Aku hanya tersenyum sinis, biarlah dia melihat cibiranku ini. Biarlah dia tahu jika aku sangat membencinya. Cinta yang dulu pernah ada telah hilang di telan waktu.

Azhar memilih ďuduk dikursi yang disodorkan asistennya, mungkin kehadiranku membuatnya sedikit shock sehingga asistennya yang mengambil alih apel sore ini. Dan dia hanya terus menatapku tak berkedip.

Aku tak perduli, aku harus tetap bersikap profesional. Aku tak akan mengundurkan diri, sebisa mungkin aku menghadapi kenyataan ini. Rupanya dia meninggalkanku karena menikahi anak konglomerat. Aku mengatupkan rahangku dengan kuat.

"Teman-teman semua, saya perkenalkan pemilik perusahaan yang baru. Beliau bernama Muhammad Azhar dan mempunyai seorang isteri bernama Alena Saputri. Besar harapan kami teman-teman bisa mengerjakan tugas dengan baik dan penuh rasa tanggung jawab. Kalian adalah bagian dari perusahaan ini, jadi marilah kita bekerja sama dengan baik" 

Asisten memperkenalkan bos perusahaan yang terlihat menyatukan kedua tangannya di depan dada. 

Lalu asisten itu kembali memberikan beberapa arahan setelah itu membubarkan barisan. Aku segera membalikkan badanku saat terdengar suara memanggilku.
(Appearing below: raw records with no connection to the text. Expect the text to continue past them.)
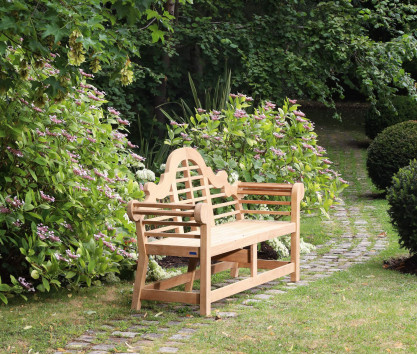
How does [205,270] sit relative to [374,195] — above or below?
above

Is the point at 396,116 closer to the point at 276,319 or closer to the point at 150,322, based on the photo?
the point at 276,319

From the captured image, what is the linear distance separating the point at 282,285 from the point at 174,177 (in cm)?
139

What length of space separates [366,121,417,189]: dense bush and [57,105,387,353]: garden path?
1.60 ft

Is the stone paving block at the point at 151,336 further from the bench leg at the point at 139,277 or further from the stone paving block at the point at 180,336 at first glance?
the bench leg at the point at 139,277

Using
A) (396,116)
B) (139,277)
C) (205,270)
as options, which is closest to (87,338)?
(139,277)

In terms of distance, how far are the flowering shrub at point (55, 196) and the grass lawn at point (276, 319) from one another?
7.9 inches

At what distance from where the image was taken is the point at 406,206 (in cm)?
642

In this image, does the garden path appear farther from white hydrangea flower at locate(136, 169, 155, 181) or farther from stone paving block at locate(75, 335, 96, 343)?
white hydrangea flower at locate(136, 169, 155, 181)

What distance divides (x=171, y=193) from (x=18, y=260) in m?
1.37

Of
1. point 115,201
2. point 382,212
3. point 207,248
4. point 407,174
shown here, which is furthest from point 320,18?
point 207,248

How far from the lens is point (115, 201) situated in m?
6.11

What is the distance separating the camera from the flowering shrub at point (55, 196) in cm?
547

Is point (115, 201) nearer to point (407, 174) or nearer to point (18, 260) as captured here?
point (18, 260)

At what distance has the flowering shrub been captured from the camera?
547cm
Aku berbalik, kulihat Azhar membisikkan sesuatu ke telinga asistennya.

"Mita Ariendy, harap keruang Ceo." 

Aku hanya mengangguk tanpa suara, lalu berjalan menuruni tangga. Aku tak tahu jika seorang cleaning service sempat memperhatikan aku.

Setibanya di lantai tujuh aku tidak langsung ke ruang Ceo. Aku memilih masuk ke dalam lift dan turun ke lantai satu menuju ruangan. Tak kuhiraukan lagi pertanyaan Faijah, aku buru-buru mengambil tas ranselku di loker dan segera berjalan setengah berlari.

"Maaf aku harus ke rumah sakit."

Mungkin Faijah dan Reza akan berpikir jika terjadi sesuatu pada anakku. Tak apa mereka berpikir begitu, yang penting sebisa mungkin aku keluar dari gedung ini secepatnya.

Aku memanggil ojek yang biasa mangkal di depan gedung dan secepatnya berlalu dari tempat itu menuju rumah sakit. 

Aku bahkan tak perduli tatapan heran satpam karena aku keluar masih dengan seragam cleaning service. Kupejamkan mataku sesaat, terserah anggapan orang bagaimana. Aku sebisa mungkin menghindari mantan suamiku.